**PROBLEM TO SOLVE**: Exercise in exact copying: restate word for word only the lines below from the one containing "Barcelona Apartment Mila" through the one containing "SUUNTO Wing 2 Black - Zegarek sportowy", omitting any pictures.

**** EXERCISE DATA

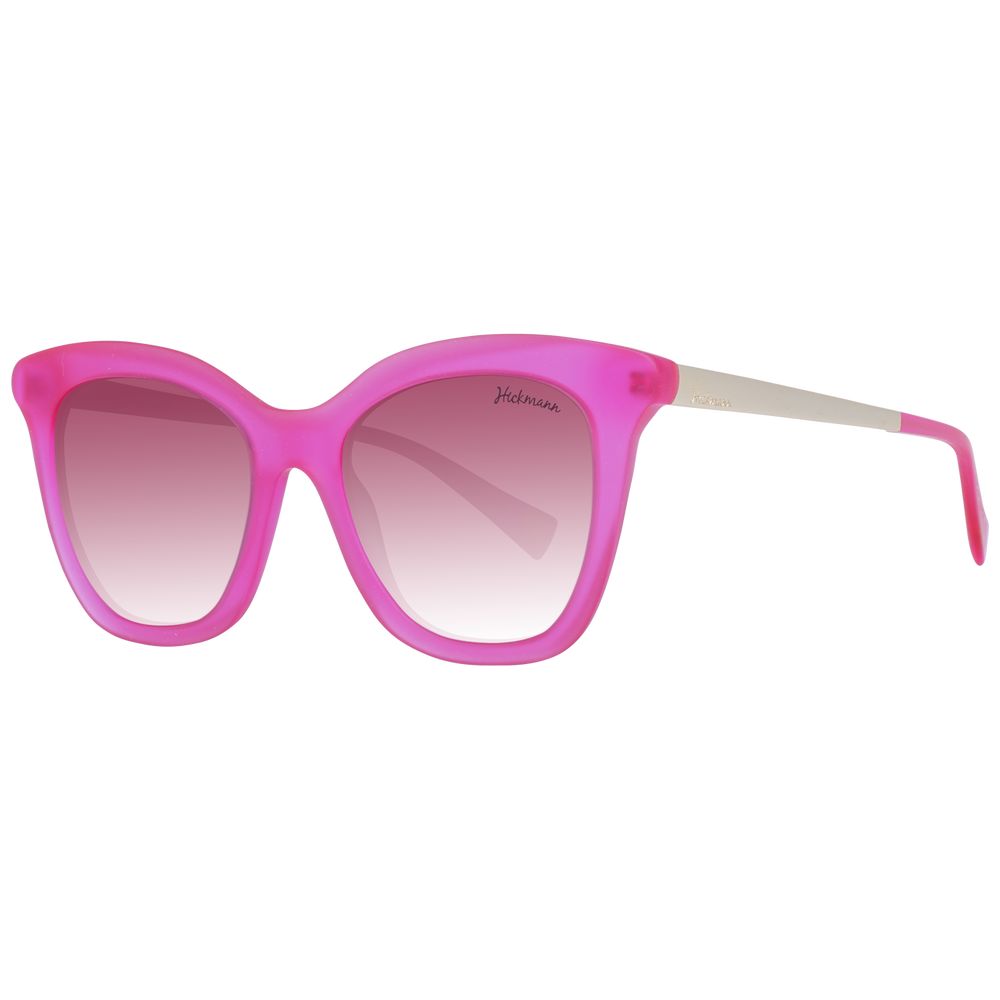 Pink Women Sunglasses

********
**** EXERCISE DATA

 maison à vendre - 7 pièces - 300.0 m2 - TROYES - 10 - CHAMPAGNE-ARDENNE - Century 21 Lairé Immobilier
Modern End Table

********
**** EXERCISE DATA

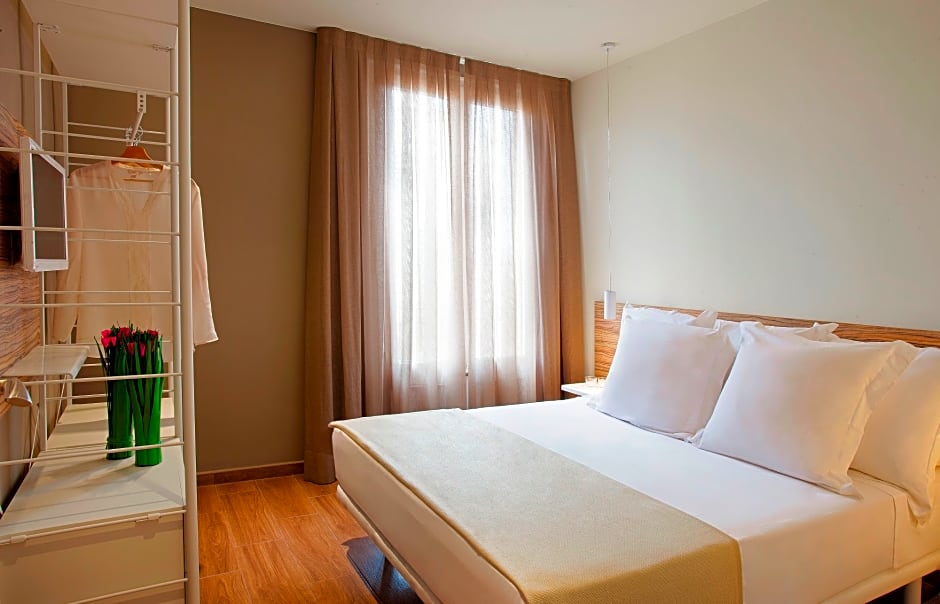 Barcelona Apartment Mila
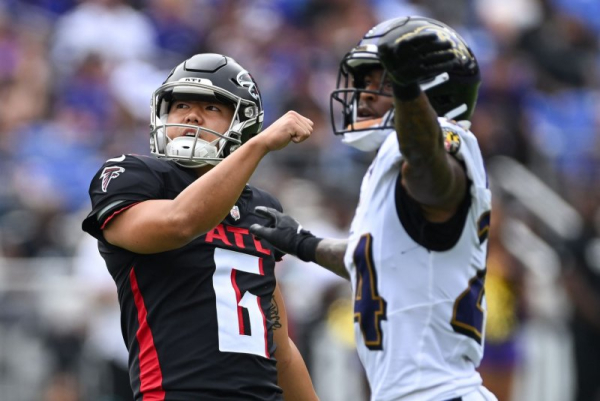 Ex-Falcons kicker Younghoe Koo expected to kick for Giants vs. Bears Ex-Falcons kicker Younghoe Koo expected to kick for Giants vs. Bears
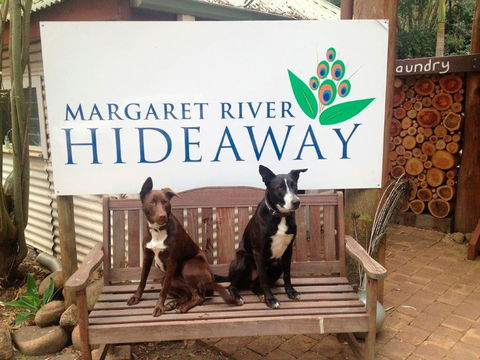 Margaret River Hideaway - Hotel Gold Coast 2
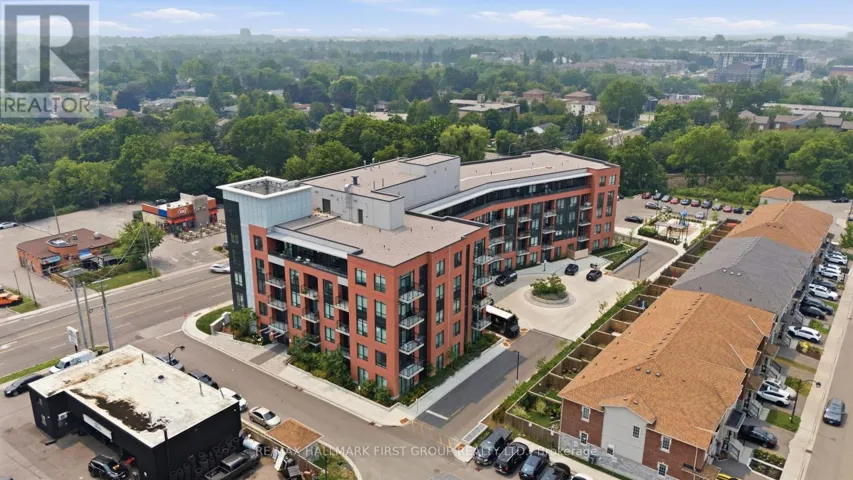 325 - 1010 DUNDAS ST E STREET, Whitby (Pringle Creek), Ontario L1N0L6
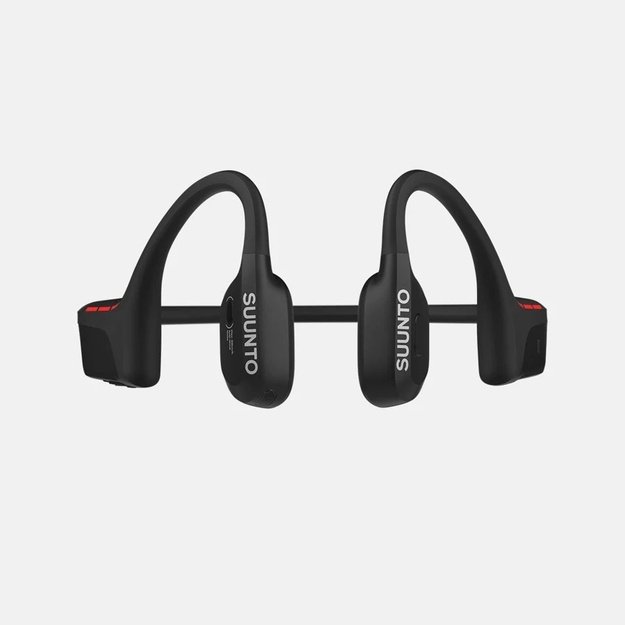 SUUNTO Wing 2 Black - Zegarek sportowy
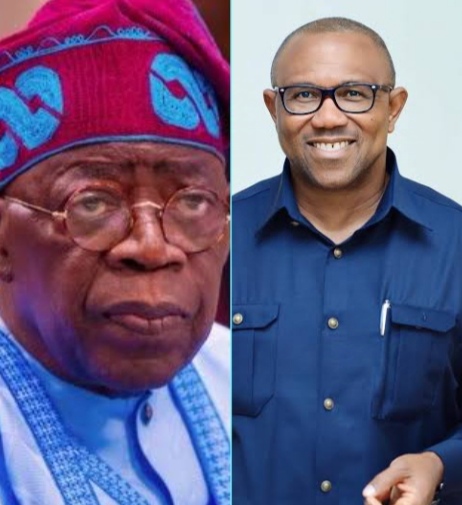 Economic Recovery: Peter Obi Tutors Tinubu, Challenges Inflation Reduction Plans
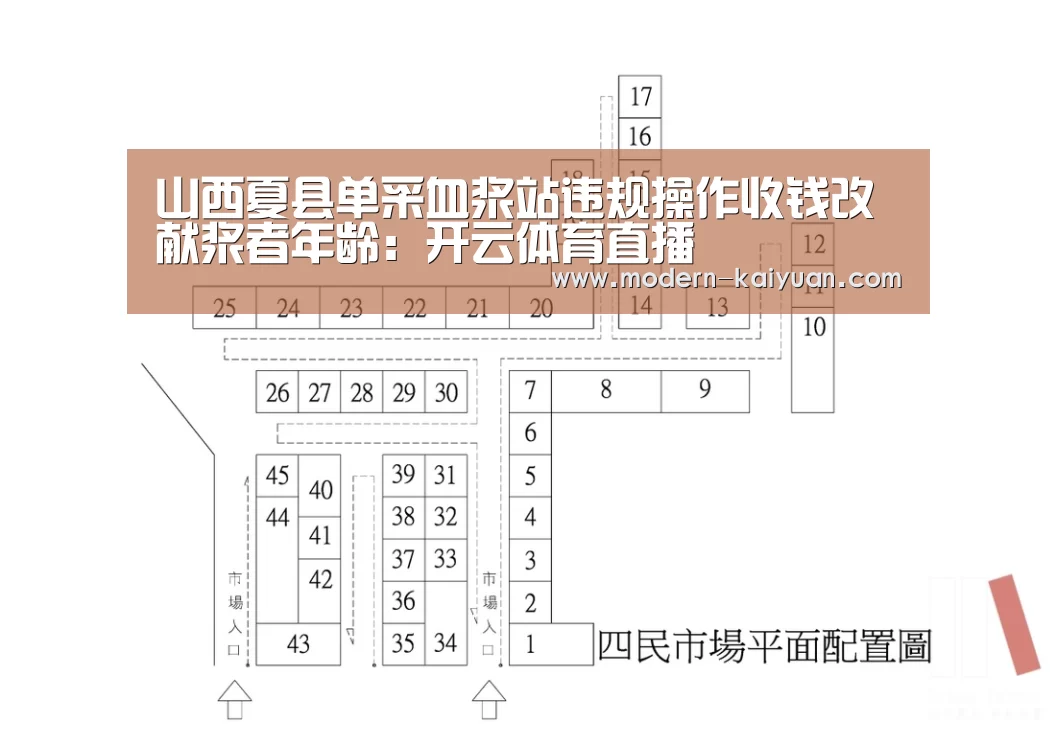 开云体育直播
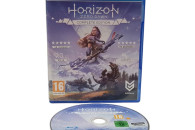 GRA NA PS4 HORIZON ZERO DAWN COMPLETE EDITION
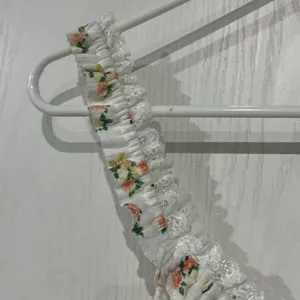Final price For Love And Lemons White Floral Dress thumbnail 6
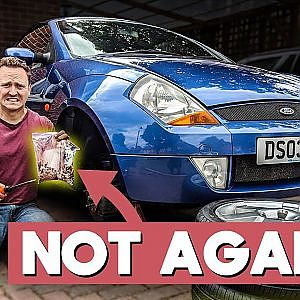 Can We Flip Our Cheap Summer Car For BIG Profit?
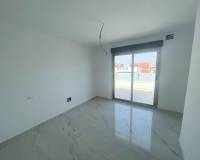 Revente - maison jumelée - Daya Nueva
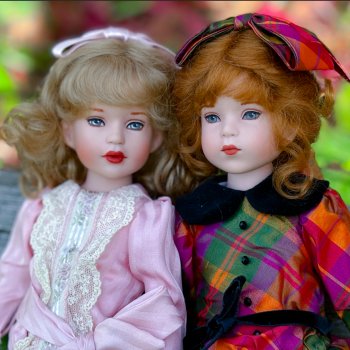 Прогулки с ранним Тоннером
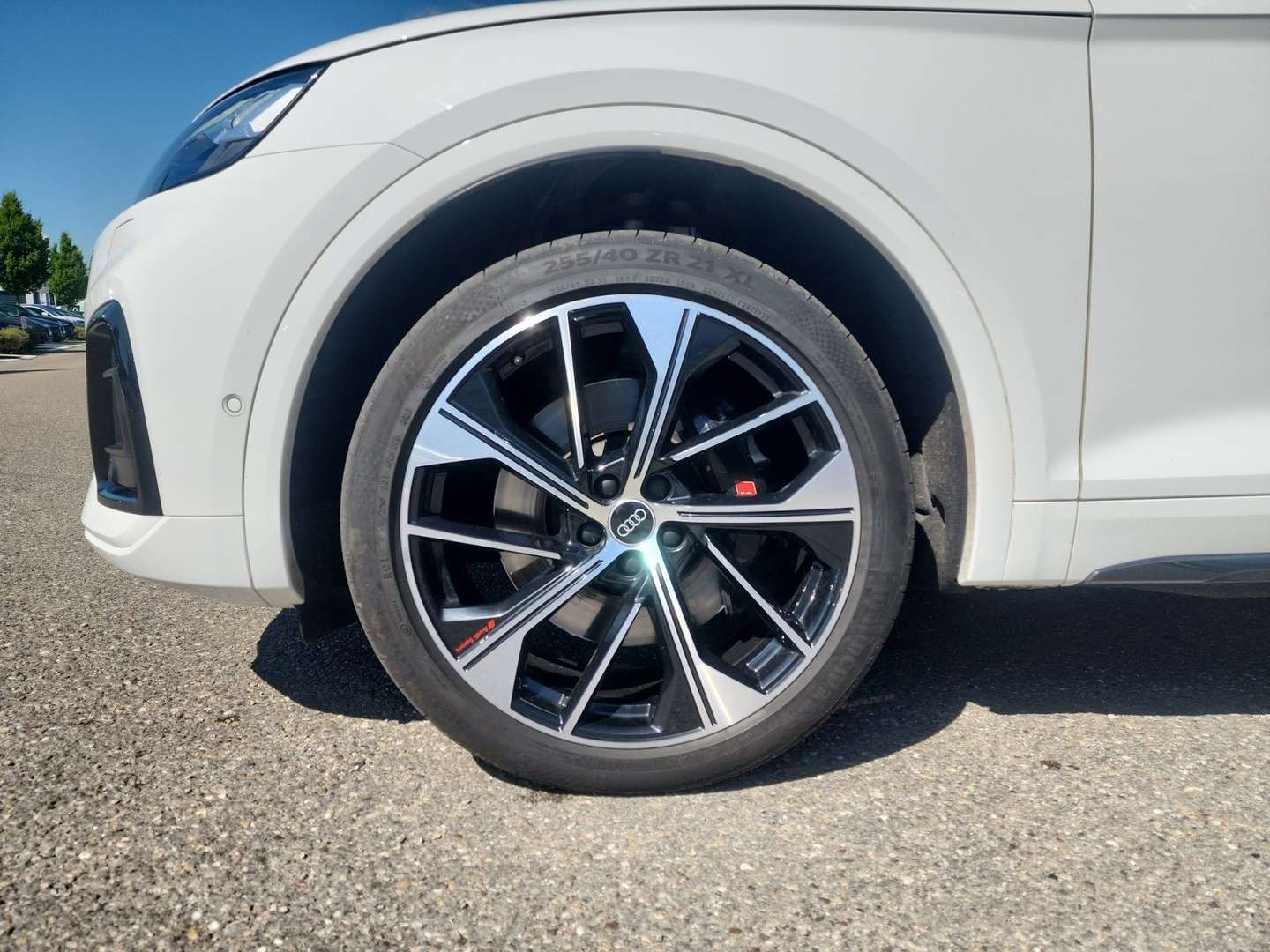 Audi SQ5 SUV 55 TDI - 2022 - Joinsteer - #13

********

**FINAL ANSWER**:
 Barcelona Apartment Mila
 Ex-Falcons kicker Younghoe Koo expected to kick for Giants vs. Bears Ex-Falcons kicker Younghoe Koo expected to kick for Giants vs. Bears
 Margaret River Hideaway - Hotel Gold Coast 2
 325 - 1010 DUNDAS ST E STREET, Whitby (Pringle Creek), Ontario L1N0L6
 SUUNTO Wing 2 Black - Zegarek sportowy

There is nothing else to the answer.